**DATA ENTRIES**
#####

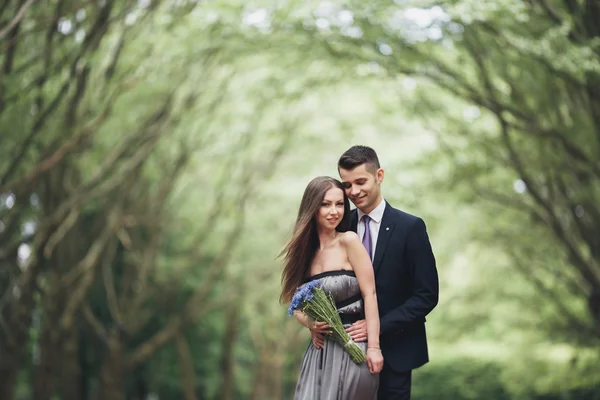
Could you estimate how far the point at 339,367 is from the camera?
4715 millimetres

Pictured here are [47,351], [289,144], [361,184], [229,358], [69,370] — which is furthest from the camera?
[229,358]

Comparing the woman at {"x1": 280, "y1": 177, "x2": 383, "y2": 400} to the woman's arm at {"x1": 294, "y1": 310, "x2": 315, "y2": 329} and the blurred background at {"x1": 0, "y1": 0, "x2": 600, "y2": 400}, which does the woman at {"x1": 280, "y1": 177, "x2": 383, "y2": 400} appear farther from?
the blurred background at {"x1": 0, "y1": 0, "x2": 600, "y2": 400}

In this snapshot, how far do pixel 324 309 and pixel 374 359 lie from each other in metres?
0.36

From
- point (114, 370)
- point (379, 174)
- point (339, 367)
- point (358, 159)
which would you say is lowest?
point (114, 370)

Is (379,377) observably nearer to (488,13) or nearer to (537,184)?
(488,13)

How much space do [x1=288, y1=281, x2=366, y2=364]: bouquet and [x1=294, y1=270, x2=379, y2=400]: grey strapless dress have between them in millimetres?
62

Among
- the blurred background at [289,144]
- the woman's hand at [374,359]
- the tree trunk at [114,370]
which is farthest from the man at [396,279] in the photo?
the tree trunk at [114,370]

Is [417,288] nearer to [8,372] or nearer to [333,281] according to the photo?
[333,281]

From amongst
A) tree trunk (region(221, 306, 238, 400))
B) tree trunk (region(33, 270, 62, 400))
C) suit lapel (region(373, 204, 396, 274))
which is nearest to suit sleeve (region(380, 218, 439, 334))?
suit lapel (region(373, 204, 396, 274))

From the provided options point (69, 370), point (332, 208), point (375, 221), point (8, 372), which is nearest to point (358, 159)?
point (332, 208)

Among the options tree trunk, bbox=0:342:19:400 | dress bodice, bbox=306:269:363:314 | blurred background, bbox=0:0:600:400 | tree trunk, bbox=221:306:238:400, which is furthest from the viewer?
tree trunk, bbox=221:306:238:400

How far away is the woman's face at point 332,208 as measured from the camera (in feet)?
15.7

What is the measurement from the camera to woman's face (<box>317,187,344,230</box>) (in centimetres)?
478

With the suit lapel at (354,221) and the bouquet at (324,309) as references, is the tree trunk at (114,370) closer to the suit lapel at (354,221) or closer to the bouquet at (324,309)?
the suit lapel at (354,221)
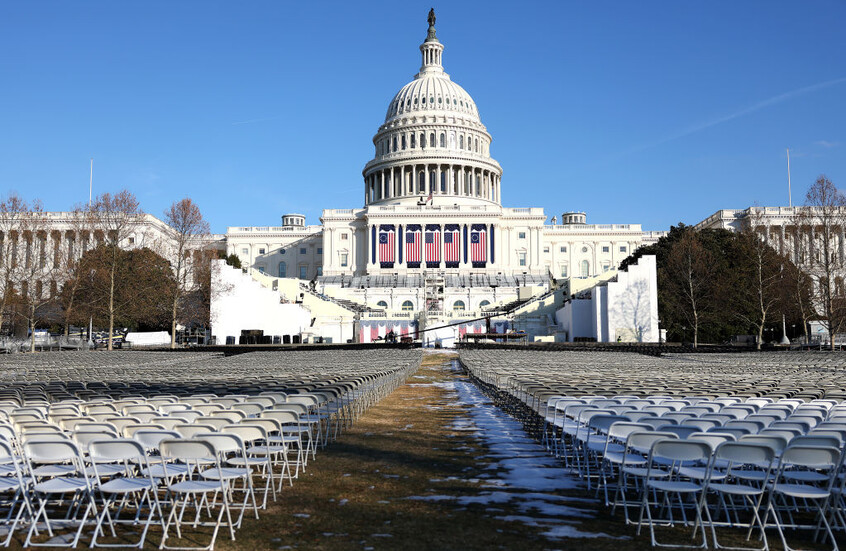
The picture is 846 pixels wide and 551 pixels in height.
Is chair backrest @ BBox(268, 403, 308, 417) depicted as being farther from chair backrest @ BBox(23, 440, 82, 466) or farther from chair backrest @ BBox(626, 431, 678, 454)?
chair backrest @ BBox(626, 431, 678, 454)

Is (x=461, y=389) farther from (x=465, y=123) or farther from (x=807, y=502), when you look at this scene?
(x=465, y=123)

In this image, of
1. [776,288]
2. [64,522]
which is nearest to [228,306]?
[776,288]

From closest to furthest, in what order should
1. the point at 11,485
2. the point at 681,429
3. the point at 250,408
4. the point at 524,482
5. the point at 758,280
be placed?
the point at 11,485, the point at 681,429, the point at 524,482, the point at 250,408, the point at 758,280

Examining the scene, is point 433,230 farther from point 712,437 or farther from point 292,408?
point 712,437

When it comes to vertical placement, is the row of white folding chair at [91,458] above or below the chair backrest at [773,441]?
below

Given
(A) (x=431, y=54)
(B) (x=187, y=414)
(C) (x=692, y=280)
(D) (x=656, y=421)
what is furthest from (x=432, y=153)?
(D) (x=656, y=421)

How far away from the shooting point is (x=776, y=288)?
59500 mm

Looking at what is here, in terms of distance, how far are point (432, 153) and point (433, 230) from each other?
19912 millimetres

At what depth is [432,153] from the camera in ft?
453

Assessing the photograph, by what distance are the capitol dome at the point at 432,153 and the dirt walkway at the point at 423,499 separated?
121 meters

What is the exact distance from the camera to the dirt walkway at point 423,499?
263 inches

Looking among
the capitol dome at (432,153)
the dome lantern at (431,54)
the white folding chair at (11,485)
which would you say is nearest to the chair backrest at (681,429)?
the white folding chair at (11,485)

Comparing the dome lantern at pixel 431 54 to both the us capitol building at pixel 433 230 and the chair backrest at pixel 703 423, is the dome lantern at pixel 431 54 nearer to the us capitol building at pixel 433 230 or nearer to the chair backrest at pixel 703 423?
the us capitol building at pixel 433 230

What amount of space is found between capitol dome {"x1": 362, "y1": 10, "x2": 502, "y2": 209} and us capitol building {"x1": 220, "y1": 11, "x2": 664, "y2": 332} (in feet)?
0.77
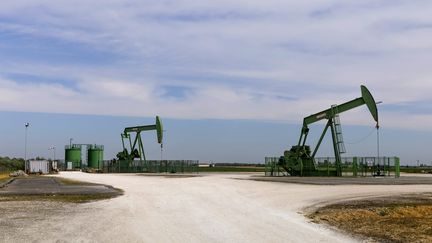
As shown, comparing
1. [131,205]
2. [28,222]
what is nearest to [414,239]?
[28,222]

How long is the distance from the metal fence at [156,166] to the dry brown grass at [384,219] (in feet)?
191

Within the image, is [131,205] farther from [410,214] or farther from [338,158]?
[338,158]

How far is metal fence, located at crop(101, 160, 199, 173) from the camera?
265 feet

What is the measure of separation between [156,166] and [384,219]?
66.0m

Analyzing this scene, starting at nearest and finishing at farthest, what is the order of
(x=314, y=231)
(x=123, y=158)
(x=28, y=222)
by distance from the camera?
(x=314, y=231) < (x=28, y=222) < (x=123, y=158)

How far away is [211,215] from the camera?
58.7 ft

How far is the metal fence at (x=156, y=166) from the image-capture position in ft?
265

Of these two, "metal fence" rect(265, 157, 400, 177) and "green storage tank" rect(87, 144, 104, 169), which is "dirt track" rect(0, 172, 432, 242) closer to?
"metal fence" rect(265, 157, 400, 177)

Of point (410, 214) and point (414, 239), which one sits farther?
point (410, 214)

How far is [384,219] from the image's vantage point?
56.0 feet

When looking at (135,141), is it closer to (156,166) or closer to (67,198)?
(156,166)

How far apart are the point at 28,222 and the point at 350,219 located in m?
9.71

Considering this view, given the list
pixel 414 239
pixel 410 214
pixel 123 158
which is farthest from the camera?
pixel 123 158

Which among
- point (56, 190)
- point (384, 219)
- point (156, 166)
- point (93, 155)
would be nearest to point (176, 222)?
point (384, 219)
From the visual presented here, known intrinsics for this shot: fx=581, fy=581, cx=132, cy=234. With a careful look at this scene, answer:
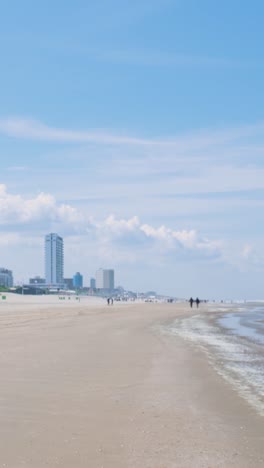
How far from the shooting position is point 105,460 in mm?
6594

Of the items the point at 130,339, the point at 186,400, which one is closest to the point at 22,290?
the point at 130,339

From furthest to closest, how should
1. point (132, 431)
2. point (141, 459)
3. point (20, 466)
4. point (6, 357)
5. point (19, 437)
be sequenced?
point (6, 357)
point (132, 431)
point (19, 437)
point (141, 459)
point (20, 466)

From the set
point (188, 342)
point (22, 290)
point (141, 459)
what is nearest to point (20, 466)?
point (141, 459)

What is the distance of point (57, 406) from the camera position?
378 inches

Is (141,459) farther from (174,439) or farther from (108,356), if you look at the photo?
(108,356)

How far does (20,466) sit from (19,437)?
124 centimetres

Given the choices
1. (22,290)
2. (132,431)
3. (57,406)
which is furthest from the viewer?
(22,290)

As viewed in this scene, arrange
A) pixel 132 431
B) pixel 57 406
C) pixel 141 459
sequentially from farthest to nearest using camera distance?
pixel 57 406 → pixel 132 431 → pixel 141 459

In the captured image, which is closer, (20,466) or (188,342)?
(20,466)

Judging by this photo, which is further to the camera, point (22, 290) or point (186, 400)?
point (22, 290)

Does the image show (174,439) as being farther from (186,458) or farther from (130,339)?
(130,339)

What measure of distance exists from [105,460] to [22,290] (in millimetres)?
176246

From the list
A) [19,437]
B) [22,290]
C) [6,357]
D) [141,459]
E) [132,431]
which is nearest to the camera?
[141,459]

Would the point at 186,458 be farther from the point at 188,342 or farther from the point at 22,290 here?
the point at 22,290
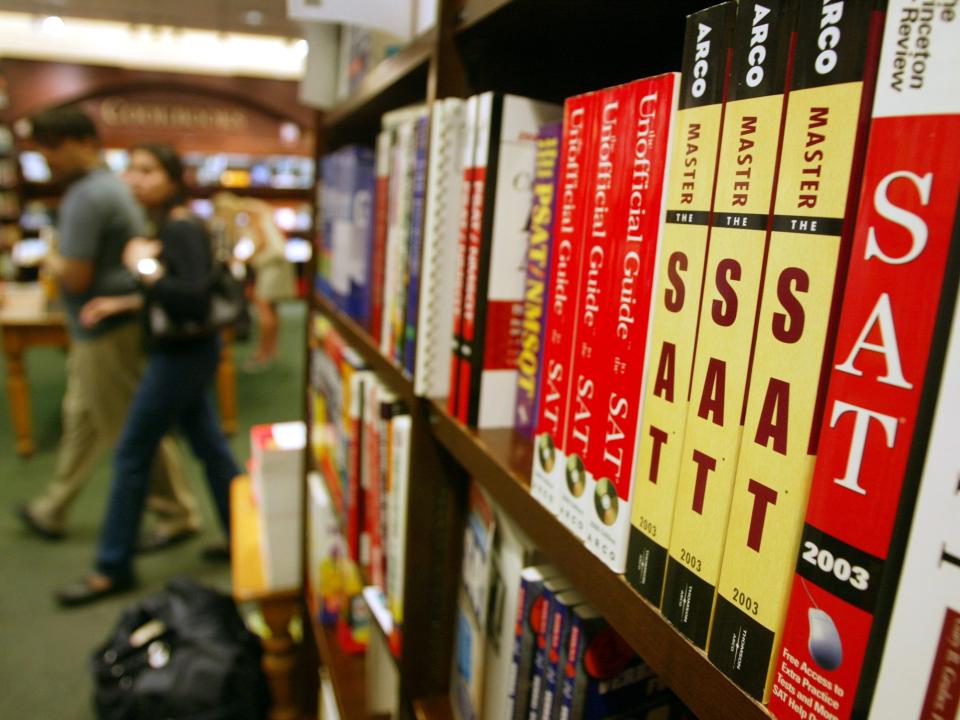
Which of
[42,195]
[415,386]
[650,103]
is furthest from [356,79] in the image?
[42,195]

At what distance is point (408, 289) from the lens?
90cm

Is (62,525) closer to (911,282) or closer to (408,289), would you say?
(408,289)

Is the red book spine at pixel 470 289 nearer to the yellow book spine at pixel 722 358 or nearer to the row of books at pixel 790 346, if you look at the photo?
the row of books at pixel 790 346

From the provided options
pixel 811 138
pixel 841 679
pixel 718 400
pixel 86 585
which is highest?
pixel 811 138

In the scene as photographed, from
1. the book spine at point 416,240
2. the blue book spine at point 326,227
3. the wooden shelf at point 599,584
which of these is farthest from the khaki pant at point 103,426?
the wooden shelf at point 599,584

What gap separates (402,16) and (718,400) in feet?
3.14

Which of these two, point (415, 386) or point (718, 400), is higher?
point (718, 400)

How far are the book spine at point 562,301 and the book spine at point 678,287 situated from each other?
0.11 meters

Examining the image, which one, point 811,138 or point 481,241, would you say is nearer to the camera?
point 811,138

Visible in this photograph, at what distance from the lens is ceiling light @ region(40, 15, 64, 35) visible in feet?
21.6

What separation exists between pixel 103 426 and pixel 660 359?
2943 mm

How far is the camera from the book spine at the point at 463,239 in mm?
696

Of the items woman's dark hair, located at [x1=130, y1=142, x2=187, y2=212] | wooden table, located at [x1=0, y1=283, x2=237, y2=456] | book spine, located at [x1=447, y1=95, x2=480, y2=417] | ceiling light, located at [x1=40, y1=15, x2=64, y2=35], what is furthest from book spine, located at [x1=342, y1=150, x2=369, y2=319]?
ceiling light, located at [x1=40, y1=15, x2=64, y2=35]

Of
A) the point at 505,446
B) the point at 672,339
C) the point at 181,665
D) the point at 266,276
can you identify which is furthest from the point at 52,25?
the point at 672,339
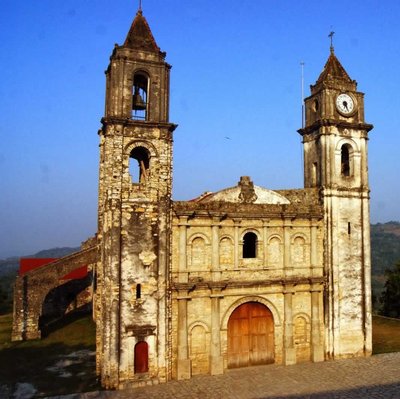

#####

**INSTRUCTIONS FOR THE TASK**
How many lines of the records above contain the word "other"? Reply with the number alone.

**CORRECT RESULT**
3